2) Ibu diperbolehkan untuk memilih siapa pendamping persalinannya Asuhan sayang ibu adalah asuhan dengan prinsip saling menghargai budaya, kepercayaan dan keinginan sang ibu. Dimana dengan asuhan sayang ibu ini kita dapat membantu ibu merasakan kenyamanan dan keamanan dalam menghadapi proses persalinan. Salah satu hal yang dapat membantu proses kelancaran persalinan adalah hadirnya seorang pendamping saat proses persalinan ini berlangsung.

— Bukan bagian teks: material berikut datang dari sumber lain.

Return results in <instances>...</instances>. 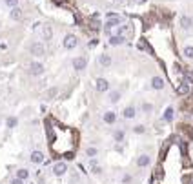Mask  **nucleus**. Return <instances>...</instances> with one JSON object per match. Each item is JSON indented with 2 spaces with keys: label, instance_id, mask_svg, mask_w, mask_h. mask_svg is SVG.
Instances as JSON below:
<instances>
[{
  "label": "nucleus",
  "instance_id": "obj_21",
  "mask_svg": "<svg viewBox=\"0 0 193 184\" xmlns=\"http://www.w3.org/2000/svg\"><path fill=\"white\" fill-rule=\"evenodd\" d=\"M16 177H18V179H22V180H26V179L29 177V170H26V168L16 170Z\"/></svg>",
  "mask_w": 193,
  "mask_h": 184
},
{
  "label": "nucleus",
  "instance_id": "obj_13",
  "mask_svg": "<svg viewBox=\"0 0 193 184\" xmlns=\"http://www.w3.org/2000/svg\"><path fill=\"white\" fill-rule=\"evenodd\" d=\"M164 86H166V82H164L162 77H153L151 79V88L153 89H164Z\"/></svg>",
  "mask_w": 193,
  "mask_h": 184
},
{
  "label": "nucleus",
  "instance_id": "obj_1",
  "mask_svg": "<svg viewBox=\"0 0 193 184\" xmlns=\"http://www.w3.org/2000/svg\"><path fill=\"white\" fill-rule=\"evenodd\" d=\"M120 22H122V18H120L118 15L109 13V15H108V20H106V24H104V29H106L108 33H111V29H113L115 26H118Z\"/></svg>",
  "mask_w": 193,
  "mask_h": 184
},
{
  "label": "nucleus",
  "instance_id": "obj_29",
  "mask_svg": "<svg viewBox=\"0 0 193 184\" xmlns=\"http://www.w3.org/2000/svg\"><path fill=\"white\" fill-rule=\"evenodd\" d=\"M11 184H24V180H22V179H18V177H15V179L11 180Z\"/></svg>",
  "mask_w": 193,
  "mask_h": 184
},
{
  "label": "nucleus",
  "instance_id": "obj_14",
  "mask_svg": "<svg viewBox=\"0 0 193 184\" xmlns=\"http://www.w3.org/2000/svg\"><path fill=\"white\" fill-rule=\"evenodd\" d=\"M102 119H104L106 124H115V122H117V113H115V111H106Z\"/></svg>",
  "mask_w": 193,
  "mask_h": 184
},
{
  "label": "nucleus",
  "instance_id": "obj_25",
  "mask_svg": "<svg viewBox=\"0 0 193 184\" xmlns=\"http://www.w3.org/2000/svg\"><path fill=\"white\" fill-rule=\"evenodd\" d=\"M142 111H144V113H151V111H153V104L144 102V104H142Z\"/></svg>",
  "mask_w": 193,
  "mask_h": 184
},
{
  "label": "nucleus",
  "instance_id": "obj_23",
  "mask_svg": "<svg viewBox=\"0 0 193 184\" xmlns=\"http://www.w3.org/2000/svg\"><path fill=\"white\" fill-rule=\"evenodd\" d=\"M113 139H115L117 142H122V141H124V131H122V129H118V131H115V135H113Z\"/></svg>",
  "mask_w": 193,
  "mask_h": 184
},
{
  "label": "nucleus",
  "instance_id": "obj_5",
  "mask_svg": "<svg viewBox=\"0 0 193 184\" xmlns=\"http://www.w3.org/2000/svg\"><path fill=\"white\" fill-rule=\"evenodd\" d=\"M86 66H88V58H86V57H77V58H73V70L82 71V70H86Z\"/></svg>",
  "mask_w": 193,
  "mask_h": 184
},
{
  "label": "nucleus",
  "instance_id": "obj_4",
  "mask_svg": "<svg viewBox=\"0 0 193 184\" xmlns=\"http://www.w3.org/2000/svg\"><path fill=\"white\" fill-rule=\"evenodd\" d=\"M29 51H31V55H35V57H42V55L46 53V48H44L42 42H33L31 48H29Z\"/></svg>",
  "mask_w": 193,
  "mask_h": 184
},
{
  "label": "nucleus",
  "instance_id": "obj_26",
  "mask_svg": "<svg viewBox=\"0 0 193 184\" xmlns=\"http://www.w3.org/2000/svg\"><path fill=\"white\" fill-rule=\"evenodd\" d=\"M86 155L88 157H96V155H99V150H96V148H88L86 150Z\"/></svg>",
  "mask_w": 193,
  "mask_h": 184
},
{
  "label": "nucleus",
  "instance_id": "obj_12",
  "mask_svg": "<svg viewBox=\"0 0 193 184\" xmlns=\"http://www.w3.org/2000/svg\"><path fill=\"white\" fill-rule=\"evenodd\" d=\"M126 42V37L122 35H109V44L111 46H122Z\"/></svg>",
  "mask_w": 193,
  "mask_h": 184
},
{
  "label": "nucleus",
  "instance_id": "obj_9",
  "mask_svg": "<svg viewBox=\"0 0 193 184\" xmlns=\"http://www.w3.org/2000/svg\"><path fill=\"white\" fill-rule=\"evenodd\" d=\"M122 117H124L126 120H131V119H135V117H137V108H135V106H128V108L122 111Z\"/></svg>",
  "mask_w": 193,
  "mask_h": 184
},
{
  "label": "nucleus",
  "instance_id": "obj_6",
  "mask_svg": "<svg viewBox=\"0 0 193 184\" xmlns=\"http://www.w3.org/2000/svg\"><path fill=\"white\" fill-rule=\"evenodd\" d=\"M66 171H67V164L66 162H57L53 166V175L55 177H62V175H66Z\"/></svg>",
  "mask_w": 193,
  "mask_h": 184
},
{
  "label": "nucleus",
  "instance_id": "obj_8",
  "mask_svg": "<svg viewBox=\"0 0 193 184\" xmlns=\"http://www.w3.org/2000/svg\"><path fill=\"white\" fill-rule=\"evenodd\" d=\"M29 73L31 75H42L44 73V64H40V62H31V66H29Z\"/></svg>",
  "mask_w": 193,
  "mask_h": 184
},
{
  "label": "nucleus",
  "instance_id": "obj_7",
  "mask_svg": "<svg viewBox=\"0 0 193 184\" xmlns=\"http://www.w3.org/2000/svg\"><path fill=\"white\" fill-rule=\"evenodd\" d=\"M9 18L11 20H15V22H20L22 18H24V11L16 6V7H11V11H9Z\"/></svg>",
  "mask_w": 193,
  "mask_h": 184
},
{
  "label": "nucleus",
  "instance_id": "obj_3",
  "mask_svg": "<svg viewBox=\"0 0 193 184\" xmlns=\"http://www.w3.org/2000/svg\"><path fill=\"white\" fill-rule=\"evenodd\" d=\"M62 46H64V49L71 51V49H75L77 46H79V38H77L75 35H66V37H64V42H62Z\"/></svg>",
  "mask_w": 193,
  "mask_h": 184
},
{
  "label": "nucleus",
  "instance_id": "obj_19",
  "mask_svg": "<svg viewBox=\"0 0 193 184\" xmlns=\"http://www.w3.org/2000/svg\"><path fill=\"white\" fill-rule=\"evenodd\" d=\"M177 93H179V95H188V93H189V84H188V82H182V84L177 88Z\"/></svg>",
  "mask_w": 193,
  "mask_h": 184
},
{
  "label": "nucleus",
  "instance_id": "obj_28",
  "mask_svg": "<svg viewBox=\"0 0 193 184\" xmlns=\"http://www.w3.org/2000/svg\"><path fill=\"white\" fill-rule=\"evenodd\" d=\"M15 126H16V119H15V117L7 119V128H15Z\"/></svg>",
  "mask_w": 193,
  "mask_h": 184
},
{
  "label": "nucleus",
  "instance_id": "obj_17",
  "mask_svg": "<svg viewBox=\"0 0 193 184\" xmlns=\"http://www.w3.org/2000/svg\"><path fill=\"white\" fill-rule=\"evenodd\" d=\"M111 62H113V58H111V55H106V53H102V55L99 57V64H100V66H104V67H108V66H111Z\"/></svg>",
  "mask_w": 193,
  "mask_h": 184
},
{
  "label": "nucleus",
  "instance_id": "obj_27",
  "mask_svg": "<svg viewBox=\"0 0 193 184\" xmlns=\"http://www.w3.org/2000/svg\"><path fill=\"white\" fill-rule=\"evenodd\" d=\"M4 4H6L7 7H16V6H18V0H4Z\"/></svg>",
  "mask_w": 193,
  "mask_h": 184
},
{
  "label": "nucleus",
  "instance_id": "obj_30",
  "mask_svg": "<svg viewBox=\"0 0 193 184\" xmlns=\"http://www.w3.org/2000/svg\"><path fill=\"white\" fill-rule=\"evenodd\" d=\"M122 180H124V182H131V175H124Z\"/></svg>",
  "mask_w": 193,
  "mask_h": 184
},
{
  "label": "nucleus",
  "instance_id": "obj_15",
  "mask_svg": "<svg viewBox=\"0 0 193 184\" xmlns=\"http://www.w3.org/2000/svg\"><path fill=\"white\" fill-rule=\"evenodd\" d=\"M29 160H31L33 164H42V162H44V155H42V151H33L31 157H29Z\"/></svg>",
  "mask_w": 193,
  "mask_h": 184
},
{
  "label": "nucleus",
  "instance_id": "obj_20",
  "mask_svg": "<svg viewBox=\"0 0 193 184\" xmlns=\"http://www.w3.org/2000/svg\"><path fill=\"white\" fill-rule=\"evenodd\" d=\"M173 115H175L173 108H166V111H164V120L166 122H171L173 120Z\"/></svg>",
  "mask_w": 193,
  "mask_h": 184
},
{
  "label": "nucleus",
  "instance_id": "obj_11",
  "mask_svg": "<svg viewBox=\"0 0 193 184\" xmlns=\"http://www.w3.org/2000/svg\"><path fill=\"white\" fill-rule=\"evenodd\" d=\"M151 164V157L150 155H140L138 159H137V166L138 168H148Z\"/></svg>",
  "mask_w": 193,
  "mask_h": 184
},
{
  "label": "nucleus",
  "instance_id": "obj_10",
  "mask_svg": "<svg viewBox=\"0 0 193 184\" xmlns=\"http://www.w3.org/2000/svg\"><path fill=\"white\" fill-rule=\"evenodd\" d=\"M120 99H122V91H118V89H111V91H109L108 100H109L111 104H117Z\"/></svg>",
  "mask_w": 193,
  "mask_h": 184
},
{
  "label": "nucleus",
  "instance_id": "obj_18",
  "mask_svg": "<svg viewBox=\"0 0 193 184\" xmlns=\"http://www.w3.org/2000/svg\"><path fill=\"white\" fill-rule=\"evenodd\" d=\"M53 37V29H51V26H42V38L44 40H47V38H51Z\"/></svg>",
  "mask_w": 193,
  "mask_h": 184
},
{
  "label": "nucleus",
  "instance_id": "obj_24",
  "mask_svg": "<svg viewBox=\"0 0 193 184\" xmlns=\"http://www.w3.org/2000/svg\"><path fill=\"white\" fill-rule=\"evenodd\" d=\"M184 57L186 58H193V46H186L184 48Z\"/></svg>",
  "mask_w": 193,
  "mask_h": 184
},
{
  "label": "nucleus",
  "instance_id": "obj_2",
  "mask_svg": "<svg viewBox=\"0 0 193 184\" xmlns=\"http://www.w3.org/2000/svg\"><path fill=\"white\" fill-rule=\"evenodd\" d=\"M95 89L99 91V93H108V91L111 89L109 80L104 79V77H99V79H96V82H95Z\"/></svg>",
  "mask_w": 193,
  "mask_h": 184
},
{
  "label": "nucleus",
  "instance_id": "obj_22",
  "mask_svg": "<svg viewBox=\"0 0 193 184\" xmlns=\"http://www.w3.org/2000/svg\"><path fill=\"white\" fill-rule=\"evenodd\" d=\"M133 133H137V135L146 133V126H144V124H137V126H133Z\"/></svg>",
  "mask_w": 193,
  "mask_h": 184
},
{
  "label": "nucleus",
  "instance_id": "obj_16",
  "mask_svg": "<svg viewBox=\"0 0 193 184\" xmlns=\"http://www.w3.org/2000/svg\"><path fill=\"white\" fill-rule=\"evenodd\" d=\"M180 26H182L184 29H191V28H193V18L188 16V15L180 16Z\"/></svg>",
  "mask_w": 193,
  "mask_h": 184
}]
</instances>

3) Pengaturan posisi persalinan pada persalinan kala II
Pada saat proses persalinan akan berlangsung, ibu biasanya di anjurkan untuk mulai mengatur posisi telentang/litotomi. Tetapi berdasarkan penelitian yang telah dilakukan ternyata posisi telentang ini tidak boleh dilakukan lagi secara rutin pada proses persalinan, hal ini dikarenankan:
- Bahwa posisi telentang pada proses persalinan dapat mengakibatkan berkurangnya aliran darah ibu ke janin.

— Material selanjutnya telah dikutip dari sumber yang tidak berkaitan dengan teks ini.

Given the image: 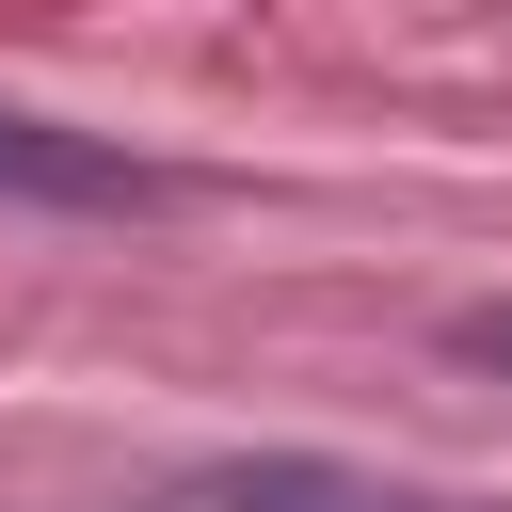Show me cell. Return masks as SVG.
Instances as JSON below:
<instances>
[{"instance_id": "obj_1", "label": "cell", "mask_w": 512, "mask_h": 512, "mask_svg": "<svg viewBox=\"0 0 512 512\" xmlns=\"http://www.w3.org/2000/svg\"><path fill=\"white\" fill-rule=\"evenodd\" d=\"M144 512H464V496L384 480V464H336V448H224V464H176Z\"/></svg>"}, {"instance_id": "obj_2", "label": "cell", "mask_w": 512, "mask_h": 512, "mask_svg": "<svg viewBox=\"0 0 512 512\" xmlns=\"http://www.w3.org/2000/svg\"><path fill=\"white\" fill-rule=\"evenodd\" d=\"M0 208H80V224H112V208H160V160H128V144L0 96Z\"/></svg>"}, {"instance_id": "obj_3", "label": "cell", "mask_w": 512, "mask_h": 512, "mask_svg": "<svg viewBox=\"0 0 512 512\" xmlns=\"http://www.w3.org/2000/svg\"><path fill=\"white\" fill-rule=\"evenodd\" d=\"M448 352H464V368H496V384H512V304H464V320H448Z\"/></svg>"}]
</instances>
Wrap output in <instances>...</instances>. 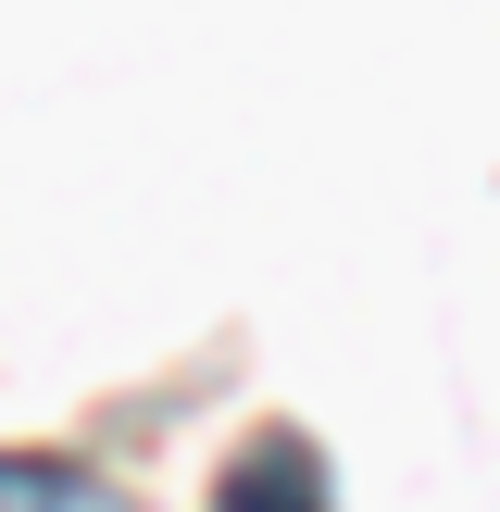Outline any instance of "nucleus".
Instances as JSON below:
<instances>
[{"instance_id": "nucleus-1", "label": "nucleus", "mask_w": 500, "mask_h": 512, "mask_svg": "<svg viewBox=\"0 0 500 512\" xmlns=\"http://www.w3.org/2000/svg\"><path fill=\"white\" fill-rule=\"evenodd\" d=\"M225 512H325V475H313V450L288 438V425H263V438L225 463Z\"/></svg>"}, {"instance_id": "nucleus-2", "label": "nucleus", "mask_w": 500, "mask_h": 512, "mask_svg": "<svg viewBox=\"0 0 500 512\" xmlns=\"http://www.w3.org/2000/svg\"><path fill=\"white\" fill-rule=\"evenodd\" d=\"M0 512H138V500H125L113 475H88V463H25L13 450V463H0Z\"/></svg>"}]
</instances>
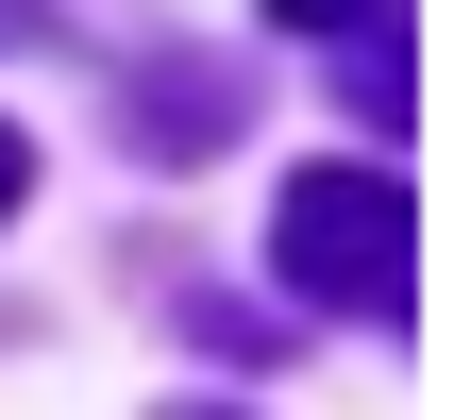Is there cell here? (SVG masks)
<instances>
[{
	"label": "cell",
	"instance_id": "obj_1",
	"mask_svg": "<svg viewBox=\"0 0 454 420\" xmlns=\"http://www.w3.org/2000/svg\"><path fill=\"white\" fill-rule=\"evenodd\" d=\"M270 269H286L303 303H337V320H404V303H421V202H404L387 168H286Z\"/></svg>",
	"mask_w": 454,
	"mask_h": 420
},
{
	"label": "cell",
	"instance_id": "obj_2",
	"mask_svg": "<svg viewBox=\"0 0 454 420\" xmlns=\"http://www.w3.org/2000/svg\"><path fill=\"white\" fill-rule=\"evenodd\" d=\"M118 135H135V152H168V168H202V152L236 135V67H202V51H168V67H135V101H118Z\"/></svg>",
	"mask_w": 454,
	"mask_h": 420
},
{
	"label": "cell",
	"instance_id": "obj_3",
	"mask_svg": "<svg viewBox=\"0 0 454 420\" xmlns=\"http://www.w3.org/2000/svg\"><path fill=\"white\" fill-rule=\"evenodd\" d=\"M270 17H303V34H387V0H270Z\"/></svg>",
	"mask_w": 454,
	"mask_h": 420
},
{
	"label": "cell",
	"instance_id": "obj_4",
	"mask_svg": "<svg viewBox=\"0 0 454 420\" xmlns=\"http://www.w3.org/2000/svg\"><path fill=\"white\" fill-rule=\"evenodd\" d=\"M0 34H84V0H0Z\"/></svg>",
	"mask_w": 454,
	"mask_h": 420
},
{
	"label": "cell",
	"instance_id": "obj_5",
	"mask_svg": "<svg viewBox=\"0 0 454 420\" xmlns=\"http://www.w3.org/2000/svg\"><path fill=\"white\" fill-rule=\"evenodd\" d=\"M17 185H34V152H17V118H0V219H17Z\"/></svg>",
	"mask_w": 454,
	"mask_h": 420
},
{
	"label": "cell",
	"instance_id": "obj_6",
	"mask_svg": "<svg viewBox=\"0 0 454 420\" xmlns=\"http://www.w3.org/2000/svg\"><path fill=\"white\" fill-rule=\"evenodd\" d=\"M168 420H236V404H168Z\"/></svg>",
	"mask_w": 454,
	"mask_h": 420
}]
</instances>
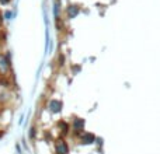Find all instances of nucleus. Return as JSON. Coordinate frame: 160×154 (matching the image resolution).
Returning <instances> with one entry per match:
<instances>
[{"label": "nucleus", "mask_w": 160, "mask_h": 154, "mask_svg": "<svg viewBox=\"0 0 160 154\" xmlns=\"http://www.w3.org/2000/svg\"><path fill=\"white\" fill-rule=\"evenodd\" d=\"M69 14L72 17H75L76 14H77V9H76V7H73V9H69Z\"/></svg>", "instance_id": "423d86ee"}, {"label": "nucleus", "mask_w": 160, "mask_h": 154, "mask_svg": "<svg viewBox=\"0 0 160 154\" xmlns=\"http://www.w3.org/2000/svg\"><path fill=\"white\" fill-rule=\"evenodd\" d=\"M49 108H51V111H53V112H59L60 108H62V104L59 101H52L49 104Z\"/></svg>", "instance_id": "7ed1b4c3"}, {"label": "nucleus", "mask_w": 160, "mask_h": 154, "mask_svg": "<svg viewBox=\"0 0 160 154\" xmlns=\"http://www.w3.org/2000/svg\"><path fill=\"white\" fill-rule=\"evenodd\" d=\"M83 125H84V122L81 121V119H77L75 122V128L76 129H80V128H83Z\"/></svg>", "instance_id": "39448f33"}, {"label": "nucleus", "mask_w": 160, "mask_h": 154, "mask_svg": "<svg viewBox=\"0 0 160 154\" xmlns=\"http://www.w3.org/2000/svg\"><path fill=\"white\" fill-rule=\"evenodd\" d=\"M56 153L58 154H68L69 153V149H68V146L65 143L63 140H58L56 142Z\"/></svg>", "instance_id": "f257e3e1"}, {"label": "nucleus", "mask_w": 160, "mask_h": 154, "mask_svg": "<svg viewBox=\"0 0 160 154\" xmlns=\"http://www.w3.org/2000/svg\"><path fill=\"white\" fill-rule=\"evenodd\" d=\"M10 67V63H9V59L6 58L4 55H0V72L1 73H4L7 72Z\"/></svg>", "instance_id": "f03ea898"}, {"label": "nucleus", "mask_w": 160, "mask_h": 154, "mask_svg": "<svg viewBox=\"0 0 160 154\" xmlns=\"http://www.w3.org/2000/svg\"><path fill=\"white\" fill-rule=\"evenodd\" d=\"M83 143H91V142H94V136L93 134H90V133H87V134H84L83 136Z\"/></svg>", "instance_id": "20e7f679"}]
</instances>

- Posisi telentang dapat berbahaya bagi ibu dan janin , selain itu posisi telentang juga mengalami konntraksi lebih nyeri, lebih lama, trauma perineum yang lebih besar.
- Posisi telentang/litotomi juga dapat menyebabkan kesulitan penurunan bagian bawah janin.
- Posisi telentang bisa menyebabkan hipotensi karena bobot uterus dan isinya akan menekan aorta, vena kafa inferior serta pembluh-pembuluh lain dalam vena tersebut..
- Hipotensi ini bisa menyebabkan ibu pingsan dan seterusnya bisa mengarah ke anoreksia janin.
- Posisi litotomi bisa menyebabkan kerusakan pada syaraf di kaki dan di punggung dan aka nada rasa sakit yang lebih banyak di daerah punggung pada masa post partum (nifas).
4) Menahan nafas pada saat mengeran Pada saat proses persalinan sedang berlangsung bidan sering sekali menganjurkan pasien untuk menahan nafas pada saat akan mengeran dengan alasan agar tenaga ibu untuk mengeluarkan bayi lebih besar sehingga proses pengeluaran bayi pun enjadi lebih cepat. Padahal berdasarkan penelitian tindakan untuk menahan nafas pada saat mengeran ini tidak dianjurkan karena:
- Menafas nafas pada saat mengeran tidak menyebabkan kala II menjadi singkat
- Ibu yang mengeran dengan menahan nafas cenderung mengeran hanya sebentar
- Selain itu membiarkan ibu bersalin bernafas dan mengeran pada saat ibu merasakan dorongan akan lebih baik dan lebih singkat
5) Tindakan episiotomi Tindakan episiotomi pada proses persalinan sangat rutin dilakukan terutama pada primigravida. Padahal berdasarkan penelitian tindakan rutin ini tidak boleh dilakukan secara rutin pada proses persalinan karena :
- Episiotomi dapat menyebabkan perdarahan karena episiotomy yang dilakukan terlalu dini, yaitu pada saat kepala janin belum menekan perineum akan mengakibatkan perdarahan yang banyak bagi ibu. Ini merupakan “perdarahan yang tidak perlu”.
- Episiotomi dapat enjadi pemacu terjadinya infeksi pada ibu. Karena luka episiotomi dapat enjadi pemicu terjadinya infeksi, apalagi jika status gizi dan kesehatan ibu kurang baik.
- Episiotomi dapat menyebabkan rasa nyeri yang hebat pada ibu.
- Episiotomi dapat menyebabkan laserasi vagina yang dapat meluas menjadi derajat tiga dan empat.
- Luka episiotomi membutuhkan waktu sembuh yang lebih lama.